Quand, pour la première fois on lui avait fait part de son désir d’entrer au couvent il avait ri. Oh il connaissait la piété de Louise mais tout de même, elle qui l’assurait chaque nuit de son amour et qui lui avait donné quatre enfants magnifiques (même si deux n’avaient pas survécus à la petite enfance). Comment pouvait-elle songer à le quitter ? Elle était duchesse et mère d’enfants légitimés. Nombres de femmes auraient vendu leurs âmes pour être à sa place mais Louise était malheureuse. Elle osait ne pas se satisfaire de ce que le roi lui avait offert. Bien sûr la jeune femme, qui était romantique, avait souffert de la relation du roi avec la belle Athénaïs mais c’était différent : Louise n’était pas capable d’assumer le rôle de favorite.
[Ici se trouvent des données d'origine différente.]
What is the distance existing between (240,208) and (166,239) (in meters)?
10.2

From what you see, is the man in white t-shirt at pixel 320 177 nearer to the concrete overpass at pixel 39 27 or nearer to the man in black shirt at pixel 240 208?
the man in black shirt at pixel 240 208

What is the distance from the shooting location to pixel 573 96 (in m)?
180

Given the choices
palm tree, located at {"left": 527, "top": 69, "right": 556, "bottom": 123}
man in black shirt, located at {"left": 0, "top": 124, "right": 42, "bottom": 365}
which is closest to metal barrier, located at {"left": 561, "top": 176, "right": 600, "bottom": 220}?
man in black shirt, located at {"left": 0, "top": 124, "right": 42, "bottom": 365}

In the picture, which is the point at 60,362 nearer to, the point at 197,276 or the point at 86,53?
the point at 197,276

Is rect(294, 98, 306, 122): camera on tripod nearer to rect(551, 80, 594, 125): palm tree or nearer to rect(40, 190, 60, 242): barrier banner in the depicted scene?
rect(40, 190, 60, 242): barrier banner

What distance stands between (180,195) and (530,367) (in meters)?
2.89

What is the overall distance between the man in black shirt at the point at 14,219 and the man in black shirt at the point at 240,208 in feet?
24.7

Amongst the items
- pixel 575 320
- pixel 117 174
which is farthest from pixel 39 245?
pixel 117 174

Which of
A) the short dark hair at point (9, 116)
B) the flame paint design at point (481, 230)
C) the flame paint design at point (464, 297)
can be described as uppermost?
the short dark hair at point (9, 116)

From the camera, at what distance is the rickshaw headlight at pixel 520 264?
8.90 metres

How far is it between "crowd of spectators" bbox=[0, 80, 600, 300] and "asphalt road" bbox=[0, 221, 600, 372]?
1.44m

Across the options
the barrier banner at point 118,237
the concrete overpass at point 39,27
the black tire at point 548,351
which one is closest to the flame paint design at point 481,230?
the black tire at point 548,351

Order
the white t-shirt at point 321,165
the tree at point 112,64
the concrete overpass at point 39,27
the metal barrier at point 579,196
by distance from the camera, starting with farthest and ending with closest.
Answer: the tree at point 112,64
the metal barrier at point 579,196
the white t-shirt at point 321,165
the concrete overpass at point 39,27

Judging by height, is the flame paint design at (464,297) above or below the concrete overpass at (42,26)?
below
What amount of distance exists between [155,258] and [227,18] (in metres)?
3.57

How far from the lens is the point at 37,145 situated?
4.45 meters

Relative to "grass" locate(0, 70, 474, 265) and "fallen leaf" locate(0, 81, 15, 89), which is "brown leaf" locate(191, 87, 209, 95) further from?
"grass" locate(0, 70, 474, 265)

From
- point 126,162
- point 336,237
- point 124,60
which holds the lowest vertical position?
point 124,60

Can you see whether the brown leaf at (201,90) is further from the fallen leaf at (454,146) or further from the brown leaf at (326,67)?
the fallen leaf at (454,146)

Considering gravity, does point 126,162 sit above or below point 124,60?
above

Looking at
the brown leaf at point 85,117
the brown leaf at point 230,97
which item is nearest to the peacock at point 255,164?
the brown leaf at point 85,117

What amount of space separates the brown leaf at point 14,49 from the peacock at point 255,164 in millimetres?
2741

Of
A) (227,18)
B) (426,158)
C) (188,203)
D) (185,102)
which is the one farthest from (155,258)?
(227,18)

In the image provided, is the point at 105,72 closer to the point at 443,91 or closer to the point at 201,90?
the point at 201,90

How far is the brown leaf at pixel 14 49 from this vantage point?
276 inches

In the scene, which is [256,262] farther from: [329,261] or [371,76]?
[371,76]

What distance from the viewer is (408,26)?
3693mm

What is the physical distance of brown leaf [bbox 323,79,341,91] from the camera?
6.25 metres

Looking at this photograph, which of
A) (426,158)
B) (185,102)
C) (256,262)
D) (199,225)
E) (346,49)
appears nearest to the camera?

Certes, elle avait de l’esprit mais était trop timide et trop simple. Athénaïs, elle, était la splendeur incarné et était dotée d’un esprit fin, celui des Mortemart. Elle avait le port d’une reine, ce qui faisait d’ailleurs défaut à l’épouse de Louis XIV.
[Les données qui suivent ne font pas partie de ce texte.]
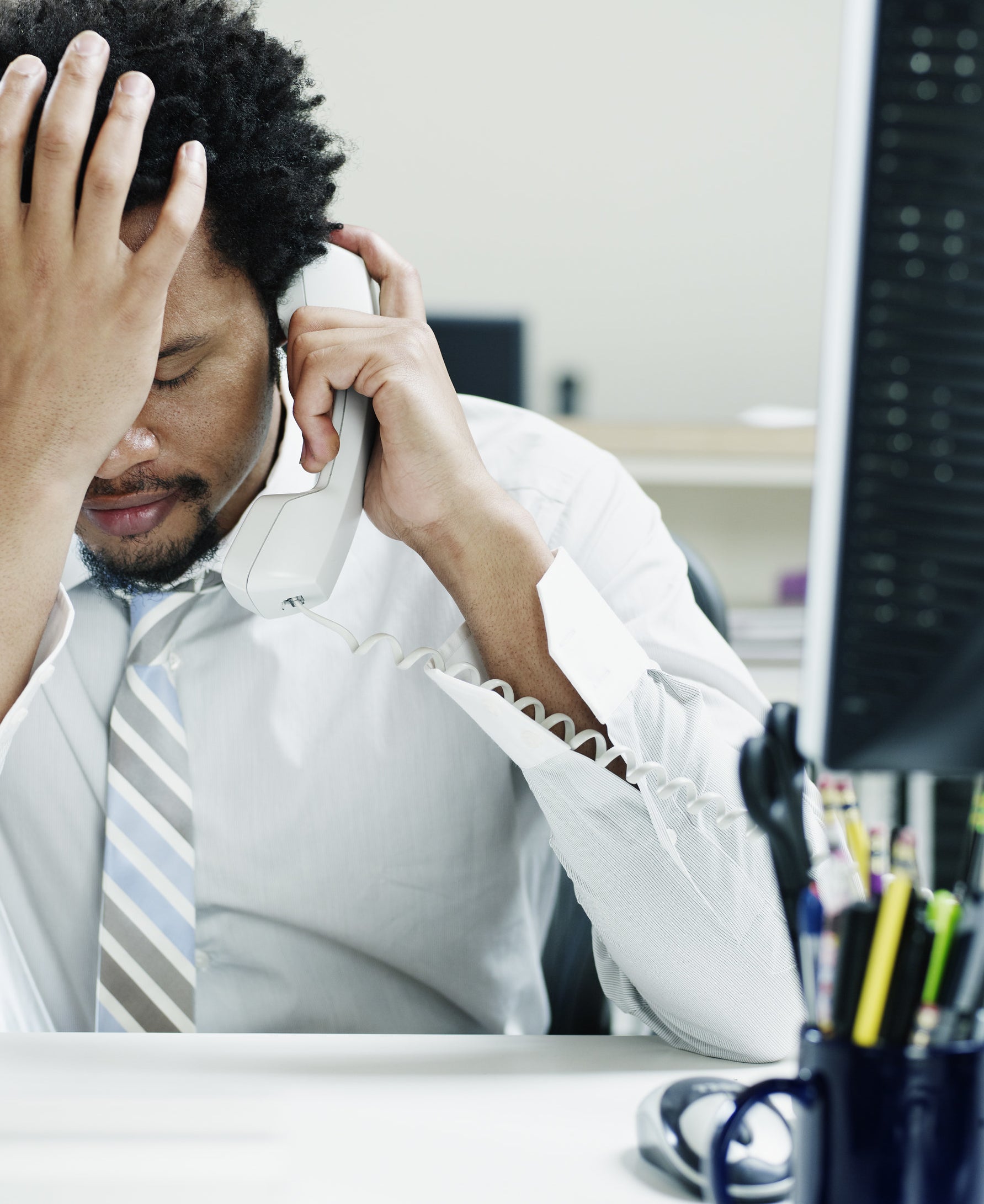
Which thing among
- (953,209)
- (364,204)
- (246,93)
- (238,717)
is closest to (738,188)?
(364,204)

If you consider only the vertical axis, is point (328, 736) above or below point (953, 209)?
below

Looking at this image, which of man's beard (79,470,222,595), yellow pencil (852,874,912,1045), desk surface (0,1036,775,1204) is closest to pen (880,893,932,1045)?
yellow pencil (852,874,912,1045)

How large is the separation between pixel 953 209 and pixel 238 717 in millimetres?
658

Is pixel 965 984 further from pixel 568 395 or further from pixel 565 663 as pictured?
pixel 568 395

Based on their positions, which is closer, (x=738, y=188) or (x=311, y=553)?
(x=311, y=553)

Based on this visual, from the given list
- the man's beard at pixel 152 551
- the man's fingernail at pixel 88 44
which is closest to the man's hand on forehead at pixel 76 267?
the man's fingernail at pixel 88 44

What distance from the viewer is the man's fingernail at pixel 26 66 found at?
0.64 meters

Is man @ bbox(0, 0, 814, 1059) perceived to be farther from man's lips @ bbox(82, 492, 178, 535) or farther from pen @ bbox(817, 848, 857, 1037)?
pen @ bbox(817, 848, 857, 1037)

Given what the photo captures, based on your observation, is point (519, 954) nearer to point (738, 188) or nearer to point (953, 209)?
point (953, 209)

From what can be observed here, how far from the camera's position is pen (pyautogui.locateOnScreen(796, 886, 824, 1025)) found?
0.36 meters

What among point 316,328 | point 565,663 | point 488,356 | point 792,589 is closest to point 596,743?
point 565,663

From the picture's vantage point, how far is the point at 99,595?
2.85 ft

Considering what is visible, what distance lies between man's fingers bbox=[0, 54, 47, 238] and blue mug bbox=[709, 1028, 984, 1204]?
604mm

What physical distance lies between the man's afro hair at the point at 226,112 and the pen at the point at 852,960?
2.01ft
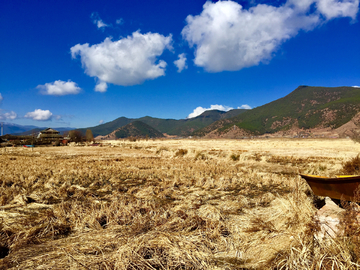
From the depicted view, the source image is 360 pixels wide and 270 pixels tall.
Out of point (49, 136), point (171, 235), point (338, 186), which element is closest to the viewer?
point (171, 235)

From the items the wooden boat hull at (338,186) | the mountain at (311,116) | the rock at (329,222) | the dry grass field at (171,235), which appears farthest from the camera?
the mountain at (311,116)

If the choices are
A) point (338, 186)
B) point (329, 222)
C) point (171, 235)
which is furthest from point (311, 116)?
point (171, 235)

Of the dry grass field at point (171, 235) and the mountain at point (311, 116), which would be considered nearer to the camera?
the dry grass field at point (171, 235)

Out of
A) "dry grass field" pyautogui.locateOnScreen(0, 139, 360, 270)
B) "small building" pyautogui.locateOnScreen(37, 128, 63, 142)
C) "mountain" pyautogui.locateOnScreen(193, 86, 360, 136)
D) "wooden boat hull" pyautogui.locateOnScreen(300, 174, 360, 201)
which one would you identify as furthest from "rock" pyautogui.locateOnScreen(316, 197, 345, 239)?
"mountain" pyautogui.locateOnScreen(193, 86, 360, 136)

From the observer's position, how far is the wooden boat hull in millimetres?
5262

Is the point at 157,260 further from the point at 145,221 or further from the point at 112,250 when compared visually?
the point at 145,221

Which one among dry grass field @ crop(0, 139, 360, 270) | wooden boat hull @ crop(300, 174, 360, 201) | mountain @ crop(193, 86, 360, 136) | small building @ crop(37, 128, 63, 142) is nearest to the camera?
dry grass field @ crop(0, 139, 360, 270)

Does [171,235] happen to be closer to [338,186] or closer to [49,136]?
[338,186]

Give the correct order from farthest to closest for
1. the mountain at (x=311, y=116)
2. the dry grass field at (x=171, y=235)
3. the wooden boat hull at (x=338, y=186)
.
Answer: the mountain at (x=311, y=116) < the wooden boat hull at (x=338, y=186) < the dry grass field at (x=171, y=235)

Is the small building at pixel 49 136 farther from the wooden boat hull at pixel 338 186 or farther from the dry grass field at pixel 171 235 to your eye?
the wooden boat hull at pixel 338 186

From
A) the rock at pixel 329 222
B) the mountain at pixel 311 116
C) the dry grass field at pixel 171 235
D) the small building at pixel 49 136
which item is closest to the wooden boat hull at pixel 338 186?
the rock at pixel 329 222

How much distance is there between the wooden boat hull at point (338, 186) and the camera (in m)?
5.26

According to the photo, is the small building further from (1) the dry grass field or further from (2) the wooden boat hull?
(2) the wooden boat hull

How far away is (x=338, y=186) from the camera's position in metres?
5.61
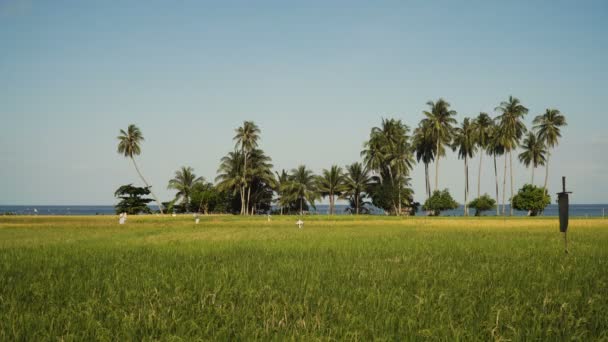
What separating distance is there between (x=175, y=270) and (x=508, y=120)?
72.6m

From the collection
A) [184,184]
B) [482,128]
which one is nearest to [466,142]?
[482,128]

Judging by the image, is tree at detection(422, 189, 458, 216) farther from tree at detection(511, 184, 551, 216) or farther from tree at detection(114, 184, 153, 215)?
tree at detection(114, 184, 153, 215)

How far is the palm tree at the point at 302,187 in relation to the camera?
232 ft

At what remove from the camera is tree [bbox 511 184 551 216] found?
69938 millimetres

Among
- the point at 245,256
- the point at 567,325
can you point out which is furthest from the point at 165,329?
the point at 245,256

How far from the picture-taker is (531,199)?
230 feet

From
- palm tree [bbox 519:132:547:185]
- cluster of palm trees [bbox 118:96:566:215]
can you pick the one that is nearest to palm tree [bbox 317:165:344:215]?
cluster of palm trees [bbox 118:96:566:215]

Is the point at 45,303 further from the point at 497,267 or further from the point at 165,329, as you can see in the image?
the point at 497,267

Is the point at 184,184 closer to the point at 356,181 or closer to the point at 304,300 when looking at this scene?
the point at 356,181

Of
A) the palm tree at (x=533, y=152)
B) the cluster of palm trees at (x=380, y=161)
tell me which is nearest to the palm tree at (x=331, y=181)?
the cluster of palm trees at (x=380, y=161)

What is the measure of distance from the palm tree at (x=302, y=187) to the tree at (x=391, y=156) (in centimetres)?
954

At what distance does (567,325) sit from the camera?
543 centimetres

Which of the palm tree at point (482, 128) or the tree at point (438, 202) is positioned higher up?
the palm tree at point (482, 128)

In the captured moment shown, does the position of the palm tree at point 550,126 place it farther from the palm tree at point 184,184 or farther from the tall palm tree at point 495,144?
the palm tree at point 184,184
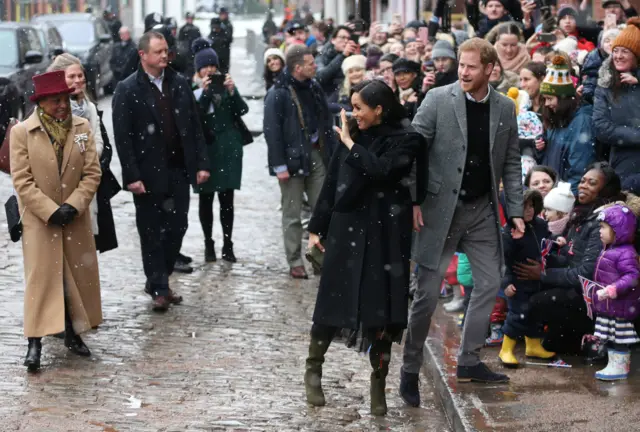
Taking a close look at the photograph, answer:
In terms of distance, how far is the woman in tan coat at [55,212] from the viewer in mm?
8438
Louise ne comprenait pas, elle ne pouvait pas comprendre que Louis aimait ses femmes (épouse ou favorites) de façon différente et qu’il avait besoin d’elles autant qu’elles avaient besoin de lui. La reine, Marie-Thérèse d’Autriche, lui donnait des enfants et se soumettait en bonne épouse. Louise de La Vallière l’aimait et avait son cœur. Athénaïs avait ses sens et elle était une conquête perpétuelle. Ce qui poussait le roi toujours à plus de magnificence. Ensemble, ces trois femmes étaient les miroirs réfléchissant la lumière de l’astre royal. Pourquoi Louise ne l’a-t-elle pas compris ? Louis avait eu vent de ses querelles avec Athénaïs mais c’était là des affaires de femmes. De plus la marquise de Montespan était comme lui, taquine sans être vraiment méchante. Pourtant, Louis avait été cruel. Il voyait sa chère Louise dépérir et cela le blessait. Quiconque s’en prenait à un membre de son entourage, le touchait également. Il s’attendrit soudain. Il était vrai que, entre sa Venus et l’État, il avait eu peu de temps. L’État avant tout mais il aurait pu faire un effort. Cependant elle lui avait fait affront. Louise était malheureuse, elle avait osé faire croire à tous qu’il la maltraitait alors qu’il la gardait prés de lui, qu’il l’avait faite duchesse et avait reconnu ses enfants. Il avait des liaisons avec d’autres femmes ? Et après ? Il était le roi, de quoi aurait il eu a se sentir coupable ? Ses larmes était un affront, aussi décida-t- il de l’ignore … au moins elle aurait des raisons de pleurer !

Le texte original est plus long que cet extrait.